I'm not sure what this would mean. Scalar types are passed by value, and
there would seem to be a conflict. I agree with your general point
about the growing importance of cryptographic applications and the
nice match to Ada 95's modular types, but it seems that what you want 
(very big modular types) will be very hard to achieve.

-- Brian

Re: Bignum modular types in Ada95

[Nick Roberts]

Point taken, but I have another question.  Traditional bignums (e.g. in
LISP) are dynamically extensible: they can change size during run-time to
fit the actual value stored.  For some applications, this approach would
make sense, but for others it may not.  So what approach to take:
dynamically resizing, statically sized, or both?  And if both, how to
choose (depending on the range, by a representaion clause, by a pragma, or
something else)?

-- 

== Nick Roberts ================================================
== Croydon, UK                       ===========================
==                                              ================
== Proprietor, ThoughtWing Software                   ==========
== Independent Software Development Consultant            ======
== Nick.Roberts@dial.pipex.com                              ====
== Voicemail & Fax +44 181-405 1124                          ===
==                                                            ==
==           I live not in myself, but I become               ==
===          Portion of that around me; and to me             ==
====         High mountains are a feeling, but the hum        ==
=======      Of human cities torture.
===========                             -- Byron [Childe Harold]

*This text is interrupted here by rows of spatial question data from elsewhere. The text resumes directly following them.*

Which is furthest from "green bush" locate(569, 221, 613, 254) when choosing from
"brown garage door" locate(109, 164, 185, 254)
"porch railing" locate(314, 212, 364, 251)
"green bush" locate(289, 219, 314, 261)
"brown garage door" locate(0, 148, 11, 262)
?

Markus Kuhn <Markus.Kuhn@cl.cam.ac.uk> wrote in article
<34D04FFD.41C6@cl.cam.ac.uk>...
> Robert A Duff wrote:
> > >Handling 1024-bit integer arithmetic in the Ada compiler and not in
> > >some library package has the advantage that the compiler will later
> > >be able to do much better optimization (e.g. automatic register
> > >allocation), once we get CPUs with 1024-bit integer registers and
> > >ALUs, which I expect to happen in the next three years.
> > 
> > Are you talking about special-purpose hardware?  I doubt if 1024-bit
> > registers will exist in general-purpose computers any time soon.  (I
> > reserve the right to redefine "soon" at will.)
> 
> No, I am talking about the standard off-the-shelf Pentium
> successor in a few years, not about any exotic special hardware.
> IPv6 and electronic commerce will make it necessary that normal
> workstations can to thousands of 1024-bit modexp operations per
> second for authentication protocols. This is commonly expected to
> be the next major functional extention after MMX.
> 
> 20-dollar smartcard microcontrollers have such 1024-bit registers/ALUs
> already available today. It is just a matter of time until we
> see them in workstation processors.
> 
> > Anyway, having the feature "built in" gives other advantages: literals,
> > range checking, case_statements, etc.  None of that works with some
> > library package (unfortunately).
> 
> Agree. Dear Ada compiler developers, please have a look again at
> builtin bignum support!

Re: Bignum modular types in Ada95

[Nick Roberts]

Besides which the package implementation can always be used: it is not
denied by providing built-in bignum support!

-- 

== Nick Roberts ================================================
== Croydon, UK                       ===========================
==                                              ================
== Proprietor, ThoughtWing Software                   ==========
== Independent Software Development Consultant            ======
== Nick.Roberts@dial.pipex.com                              ====
== Voicemail & Fax +44 181-405 1124                          ===
==                                                            ==
==           I live not in myself, but I become               ==
===          Portion of that around me; and to me             ==
====         High mountains are a feeling, but the hum        ==
=======      Of human cities torture.
===========                             -- Byron [Childe Harold]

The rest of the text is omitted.